§ Fragmento para leer:
La producción capitalista, que implica la ausencia de cualquier tipo de regulación social consciente de la producción, encuentra una cierta regulación ciega en el mecanismo de oferta y demanda del mercado. Este último se adapta a su vez a las necesidades expansivas del capital, determinadas por el grado variable en que es explotable la fuerza de trabajo y por la alteración de la estructura del capital debida a su acumulación. Las entidades concretas que intervienen en este proceso no son empíricamente observables, de manera que resulta imposible determinar si una crisis concreta de la producción capitalista será más o menos larga, más o menos devastadora para las condiciones sociales o si resultará la crisis final del sistema capitalista desencadenando su resolución revolucionaria por la acción de una clase obrera resuelta.

§ Solicitud A:
Formatee como CSV de dos columnas, "consulta" y "resultado", las entradas que van desde la línea que contiene "How far does" hasta el final de las entradas, incluida esa primera línea. Cada fila debe recoger un enunciado y su respuesta, cada uno en un único campo entre comillas y con los saltos de línea convertidos en espacios.
El fragmento y las entradas proceden de fuentes distintas.

§ Entradas proporcionadas:
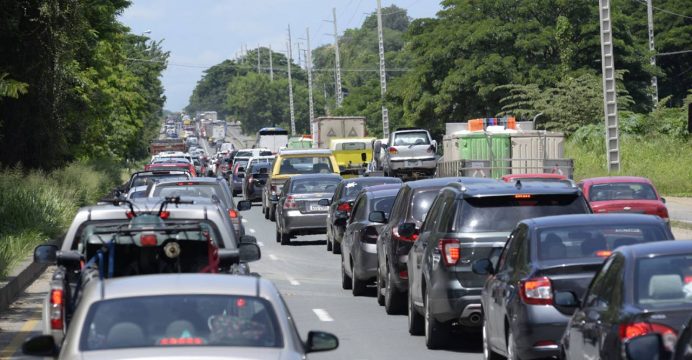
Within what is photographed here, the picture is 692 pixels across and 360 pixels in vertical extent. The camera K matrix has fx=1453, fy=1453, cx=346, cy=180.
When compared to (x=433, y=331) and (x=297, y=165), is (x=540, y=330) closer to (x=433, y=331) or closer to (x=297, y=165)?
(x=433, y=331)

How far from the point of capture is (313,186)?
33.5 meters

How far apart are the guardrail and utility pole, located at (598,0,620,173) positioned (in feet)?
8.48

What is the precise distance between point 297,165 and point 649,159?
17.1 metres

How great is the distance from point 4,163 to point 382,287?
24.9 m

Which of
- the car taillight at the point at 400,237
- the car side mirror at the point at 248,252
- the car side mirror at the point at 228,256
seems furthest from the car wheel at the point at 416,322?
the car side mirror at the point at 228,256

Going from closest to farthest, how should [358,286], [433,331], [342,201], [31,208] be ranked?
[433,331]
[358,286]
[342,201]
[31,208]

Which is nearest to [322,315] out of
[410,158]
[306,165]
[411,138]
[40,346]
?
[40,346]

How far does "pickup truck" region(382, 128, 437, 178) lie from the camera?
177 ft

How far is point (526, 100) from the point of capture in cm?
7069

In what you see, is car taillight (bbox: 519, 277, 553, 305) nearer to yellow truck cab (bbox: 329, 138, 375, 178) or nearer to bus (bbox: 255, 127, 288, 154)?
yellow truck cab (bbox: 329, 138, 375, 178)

§ Solicitud B:
Sustituya "mercado" por "intercambio" en el fragmento sobre la producción capitalista y reprodúzcalo desde "La producción capitalista, que" hasta "clase obrera resuelta.", ambos incluidos.

§ Resultado final A:
consulta,resultado
"How far does ""pickup truck"" region(382, 128, 437, 178) lie from the camera?","177 ft"
"How far is point (526, 100) from the point of capture in cm?","7069"
"In what you see, is car taillight (bbox: 519, 277, 553, 305) nearer to yellow truck cab (bbox: 329, 138, 375, 178) or nearer to bus (bbox: 255, 127, 288, 154)?","yellow truck cab (bbox: 329, 138, 375, 178)"

§ Resultado final B:
La producción capitalista, que implica la ausencia de cualquier tipo de regulación social consciente de la producción, encuentra una cierta regulación ciega en el mecanismo de oferta y demanda del intercambio. Este último se adapta a su vez a las necesidades expansivas del capital, determinadas por el grado variable en que es explotable la fuerza de trabajo y por la alteración de la estructura del capital debida a su acumulación. Las entidades concretas que intervienen en este proceso no son empíricamente observables, de manera que resulta imposible determinar si una crisis concreta de la producción capitalista será más o menos larga, más o menos devastadora para las condiciones sociales o si resultará la crisis final del sistema capitalista desencadenando su resolución revolucionaria por la acción de una clase obrera resuelta.